A Copa do Mundo do Tango

Reproduzo no blog a matéria que fiz para o jornal O Povo, de Fortaleza, publicada hoje.

Foto Gisele Teixeira

O mês de agosto em Buenos Aires é como junho em qualquer capital do Nordeste do Brasil. Sinônimo de festa. Chega gente de todo o lado. Até do Japão! São turistas e bailarinos que vem acompanhar – ou competir – no Festival Mundial de Tango, uma espécie de copa do mundo que este ano envolve 490 casais. São esperadas 400 mil pessoas para o evento, que dura até o dia 30.

A disputa elege os melhores bailarinos nas categorias de salão e de palco. No primeiro caso, o que se vê é o tango “de verdade”, dançado nos bailes e nas festas. Qualquer casal que elevar a perna acima do nível do joelho é desclassificado. No segundo é apresentado o tango show, mais acrobático. Vale tudo.

Paralelo à disputa, mais de 120 shows gratuitos, aulas. feira de produtos “tangueiros” e milongas (os bailes).

-- Lista de exercícios --
1. Segundo o texto sobre o Festival Mundial de Tango, o que acontece na categoria de salão com o casal que eleva a perna acima do nível do joelho?
2. Retome o texto sobre o Festival Mundial de Tango logo após a última frase.

-- Dados coletados --
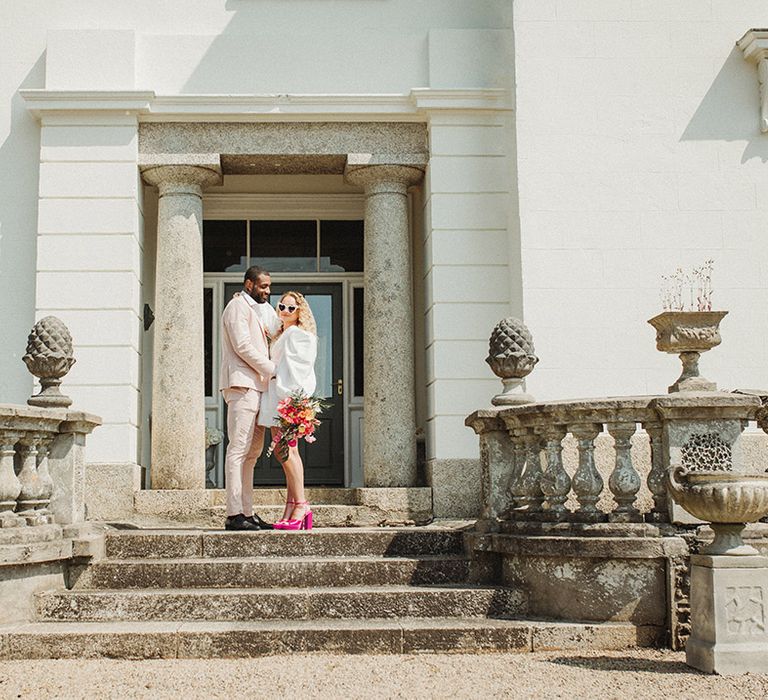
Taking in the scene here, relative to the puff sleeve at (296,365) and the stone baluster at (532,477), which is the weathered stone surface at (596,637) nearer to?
the stone baluster at (532,477)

-- Respostas por tarefa --
1. O casal é desclassificado.

2.
O tango argentino vem vivendo um momento muito especial nos últimos anos, um renascimento após anos de retração, com o surgimento de orquestras e com o interesse de gente mais jovem pelo baile. Em 2010 foi declarado Patrimônio Imaterial da Humanidade pela ONU. Esse frisson, que há muito não se via, reflete direto no mercado. Como qualquer outra tribo, as “tangueiros” gastam. E muito. Em casas para dançar, espetáculos, aulas, roupas e, especialmente em sapatos. Um bom show de tango, com jantar, pode custar até US$ 500, como o do Hotel Faena, o mais caro de todos. Estima-se que esta indústria gire em torno de US$ 600 mi por ano na Argentina. Boa parte desse dinheiro entra agora, na hora da safra.

Para se ter uma ideia, existe mais de 100 milongas semanais em Buenos Aires. Na segunda-feira, dia normalmente tranquilo na maioria das cidades, aqui há pelos menos dez bailes que lotam. Milongas de todo o tipo. Ao ar livre, em edifícios clássicos, com vista, apenas para gays, bem tradicionais, mais alternativas, secretas e até para crianças.

O tango tem fama de ser uma dança difícil. E é. Especialmente pelo fato de ser improvisada o tempo inteiro. Tem uma base, como o jazz, mas fora isso se constrói ao andar. É criação em tempo integral. Saber passos não basta. Por isso os bailarinos vencedores do Mundial de Tango levam para casa muito mais do que um título. Ser o melhor do mundo abre as portas de um mercado internacional milionário, que envolve aulas, seminários e turnês com faturamento em euros e dólares.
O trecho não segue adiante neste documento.